Letting my hair down

While I’m gradually figuring my way through my twenties as though I’m Alice from Lewis Carroll’s timeless tale, Alice in Wonderland, I can’t help but learn things about myself. Like the fact that I only have fun on vacation, for instance. This is true, it seems. And it’s always the same. I work hard. Period. So it’s no surprise I crave vacations as much as I do. It’s no surprise that all my thoughts are directed toward the next country I want to explore.

I can’t deny that there’s something magical about being on vacation. Something miraculous happens to me when I’m learning other languages and dipping my toes into the Mediterranean. When I’m on vacation I let my hair down, as the expression goes. When I’m in a foreign element I converse with the locals and I stay out late and I try food that I probably wouldn’t be caught dead eating in Los Angeles and there’s not an ounce of guilt that comes with it. So… why is it so difficult for me to enjoy myself in Los Angeles?

Tonight I went on a mission. Tonight I let my hair down. I and a few friends went to the Los Angeles Art Walk where I viewed the newest works by Bohemian painters and up and coming musicians.
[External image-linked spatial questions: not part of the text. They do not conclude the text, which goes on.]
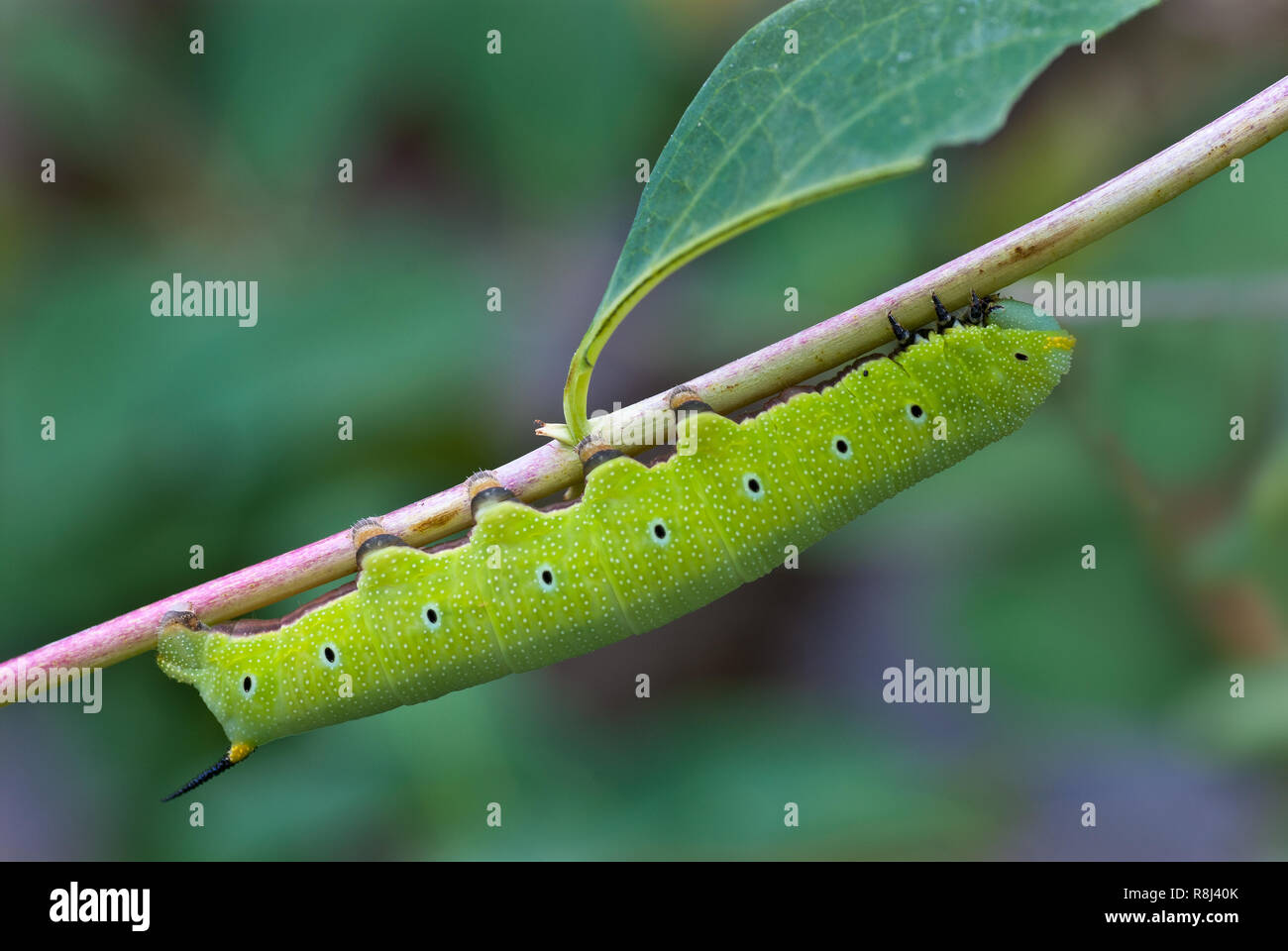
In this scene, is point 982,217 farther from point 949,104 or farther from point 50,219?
point 50,219

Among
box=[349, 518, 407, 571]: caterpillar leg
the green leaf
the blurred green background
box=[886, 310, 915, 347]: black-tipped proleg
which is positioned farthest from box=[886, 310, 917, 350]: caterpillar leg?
the blurred green background

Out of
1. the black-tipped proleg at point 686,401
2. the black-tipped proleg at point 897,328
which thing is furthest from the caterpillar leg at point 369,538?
the black-tipped proleg at point 897,328

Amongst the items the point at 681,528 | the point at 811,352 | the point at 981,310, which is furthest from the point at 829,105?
the point at 681,528

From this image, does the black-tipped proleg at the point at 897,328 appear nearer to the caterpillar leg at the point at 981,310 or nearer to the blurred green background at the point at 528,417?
the caterpillar leg at the point at 981,310

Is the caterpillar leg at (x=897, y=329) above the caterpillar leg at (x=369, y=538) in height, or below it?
above

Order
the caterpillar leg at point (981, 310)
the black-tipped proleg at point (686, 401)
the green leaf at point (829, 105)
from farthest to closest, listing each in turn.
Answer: the caterpillar leg at point (981, 310) < the black-tipped proleg at point (686, 401) < the green leaf at point (829, 105)

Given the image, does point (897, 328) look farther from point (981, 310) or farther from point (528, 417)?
point (528, 417)
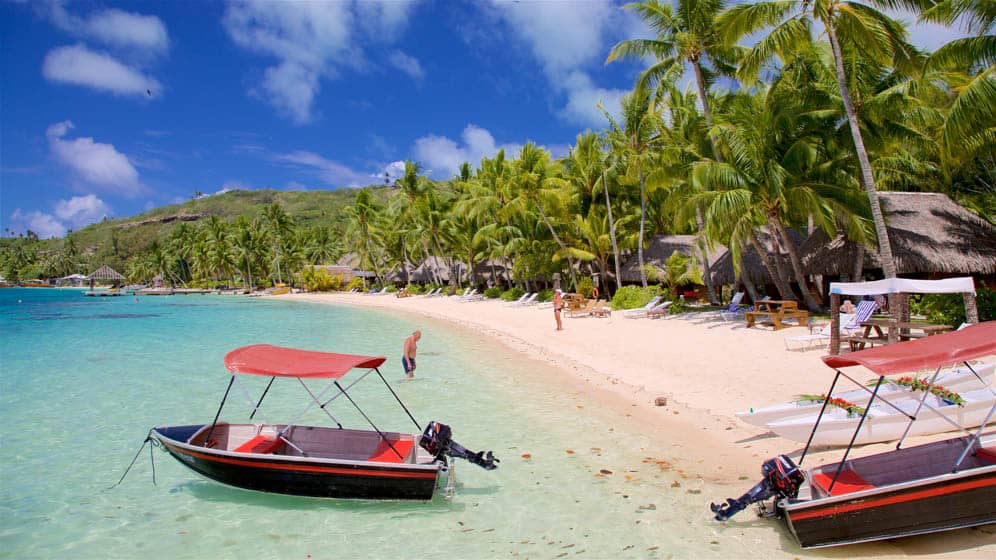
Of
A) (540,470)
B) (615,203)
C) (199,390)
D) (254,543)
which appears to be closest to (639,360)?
(540,470)

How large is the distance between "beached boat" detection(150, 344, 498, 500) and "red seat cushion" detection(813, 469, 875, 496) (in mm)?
2891

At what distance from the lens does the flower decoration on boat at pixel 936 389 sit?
551 centimetres

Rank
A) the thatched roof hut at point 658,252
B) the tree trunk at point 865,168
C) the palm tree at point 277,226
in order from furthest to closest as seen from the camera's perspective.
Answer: the palm tree at point 277,226 → the thatched roof hut at point 658,252 → the tree trunk at point 865,168

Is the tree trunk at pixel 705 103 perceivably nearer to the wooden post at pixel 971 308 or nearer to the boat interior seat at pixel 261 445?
the wooden post at pixel 971 308

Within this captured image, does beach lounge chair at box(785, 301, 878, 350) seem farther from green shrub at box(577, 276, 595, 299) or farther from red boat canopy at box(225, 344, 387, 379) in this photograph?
green shrub at box(577, 276, 595, 299)

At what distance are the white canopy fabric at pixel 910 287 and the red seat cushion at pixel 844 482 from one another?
5.38 metres

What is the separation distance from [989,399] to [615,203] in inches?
877

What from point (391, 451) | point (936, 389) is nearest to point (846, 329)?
point (936, 389)

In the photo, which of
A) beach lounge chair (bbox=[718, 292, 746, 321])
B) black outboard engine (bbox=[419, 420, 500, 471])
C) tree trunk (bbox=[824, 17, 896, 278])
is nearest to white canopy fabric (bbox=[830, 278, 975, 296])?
tree trunk (bbox=[824, 17, 896, 278])

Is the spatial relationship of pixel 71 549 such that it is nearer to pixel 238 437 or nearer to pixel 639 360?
pixel 238 437

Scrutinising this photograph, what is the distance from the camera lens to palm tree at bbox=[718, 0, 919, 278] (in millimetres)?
11781

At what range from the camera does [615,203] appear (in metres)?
27.2

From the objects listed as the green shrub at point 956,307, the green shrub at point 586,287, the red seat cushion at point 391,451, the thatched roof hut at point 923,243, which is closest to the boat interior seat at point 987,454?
the red seat cushion at point 391,451

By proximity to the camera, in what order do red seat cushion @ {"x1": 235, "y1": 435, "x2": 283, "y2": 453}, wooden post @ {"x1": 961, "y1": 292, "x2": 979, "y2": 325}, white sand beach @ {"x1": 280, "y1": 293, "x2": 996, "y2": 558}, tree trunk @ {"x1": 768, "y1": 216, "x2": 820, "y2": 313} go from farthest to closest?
tree trunk @ {"x1": 768, "y1": 216, "x2": 820, "y2": 313} < wooden post @ {"x1": 961, "y1": 292, "x2": 979, "y2": 325} < red seat cushion @ {"x1": 235, "y1": 435, "x2": 283, "y2": 453} < white sand beach @ {"x1": 280, "y1": 293, "x2": 996, "y2": 558}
I apparently missed that it was, in fact, a walk, so my three and a half inch high heels were a big mistake. Having broken-in these particular pair of leather shoes walking down the Avenue des Champs in Paris, they were more comfortable then one would think. I kept the European tradition and smoked a few cigarettes as I strolled down the crowded streets while viewing glow in the dark exhibits of Mexican artist Frida Kahlo, nude women and skull heads.

After all the hustle and bustle of downtown Los Angeles we ended up at DuPar’s diner in the valley. We ordered banana bread, coffee and a split pea soup that was oddly yellow instead of green.

I took a look at my friends across the table. Anna with her mermaid hair and gentle long fingers, giggling and elegantly nibbling on her banana bread. Scotty devouring a cheeseburger in his rugged leather coat. And I sat cross legged, really taking in the moment.

“Life is what you make of it,” my Scottish friend says as he sips his freshly poured coffee. I just love his accent. He continues.

“Really, it doesn’t matter what country you’re in or what you do for a living.”

“So what’s it about then?” I ask.

He takes another generous sip and smirks.

“It’s about being with the people you love.”

There you have it. So maybe I struggle to let my hair down in Los Angeles, or maybe I prefer who I am when I travel. One thing is for sure — I really have some special friends.